* Dataset records
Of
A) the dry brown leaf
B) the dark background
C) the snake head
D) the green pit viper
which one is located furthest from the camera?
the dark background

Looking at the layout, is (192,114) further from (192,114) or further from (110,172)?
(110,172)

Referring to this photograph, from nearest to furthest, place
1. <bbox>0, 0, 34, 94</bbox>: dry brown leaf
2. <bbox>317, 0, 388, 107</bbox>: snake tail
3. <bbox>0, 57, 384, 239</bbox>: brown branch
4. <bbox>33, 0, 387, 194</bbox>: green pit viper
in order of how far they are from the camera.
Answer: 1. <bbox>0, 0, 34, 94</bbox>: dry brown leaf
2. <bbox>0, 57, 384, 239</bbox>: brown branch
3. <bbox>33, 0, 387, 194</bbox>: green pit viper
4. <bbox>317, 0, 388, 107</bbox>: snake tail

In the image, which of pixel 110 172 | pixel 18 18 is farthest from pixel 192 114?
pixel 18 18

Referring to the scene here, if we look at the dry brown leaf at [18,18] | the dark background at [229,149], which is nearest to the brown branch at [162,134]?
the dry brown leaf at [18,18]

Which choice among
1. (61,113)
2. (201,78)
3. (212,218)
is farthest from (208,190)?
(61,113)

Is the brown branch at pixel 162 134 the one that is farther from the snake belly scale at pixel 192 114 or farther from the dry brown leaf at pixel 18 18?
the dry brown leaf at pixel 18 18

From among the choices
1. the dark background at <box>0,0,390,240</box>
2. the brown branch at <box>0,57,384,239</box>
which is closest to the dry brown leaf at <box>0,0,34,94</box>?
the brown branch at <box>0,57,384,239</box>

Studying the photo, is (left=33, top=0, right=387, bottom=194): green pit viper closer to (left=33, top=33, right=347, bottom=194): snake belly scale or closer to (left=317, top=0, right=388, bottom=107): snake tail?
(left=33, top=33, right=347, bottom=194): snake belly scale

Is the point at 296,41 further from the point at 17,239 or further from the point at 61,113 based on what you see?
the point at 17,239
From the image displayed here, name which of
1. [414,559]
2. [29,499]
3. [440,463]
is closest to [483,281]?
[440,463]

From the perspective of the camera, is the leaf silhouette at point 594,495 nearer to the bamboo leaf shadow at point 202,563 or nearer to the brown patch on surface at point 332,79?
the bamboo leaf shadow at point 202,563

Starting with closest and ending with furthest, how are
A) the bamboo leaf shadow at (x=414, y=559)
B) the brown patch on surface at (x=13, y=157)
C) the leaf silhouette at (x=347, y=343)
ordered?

* Objective
Reproduce, character for character, the lines that begin with the line containing "Is the point" and continue through the last line of the records, including both the first and the final line.

* Exercise result
Is the point at 296,41 further from the point at 17,239 or further from the point at 61,113 based on what you see?
the point at 17,239
From the image displayed here, name which of
1. [414,559]
2. [29,499]
3. [440,463]
is closest to [483,281]?
[440,463]

From the perspective of the camera, is the leaf silhouette at point 594,495 nearer to the bamboo leaf shadow at point 202,563 or nearer to the brown patch on surface at point 332,79?
the bamboo leaf shadow at point 202,563

Starting with closest and ending with furthest, how are
A) the bamboo leaf shadow at (x=414, y=559)
B) the brown patch on surface at (x=13, y=157)
C) the leaf silhouette at (x=347, y=343)
ordered?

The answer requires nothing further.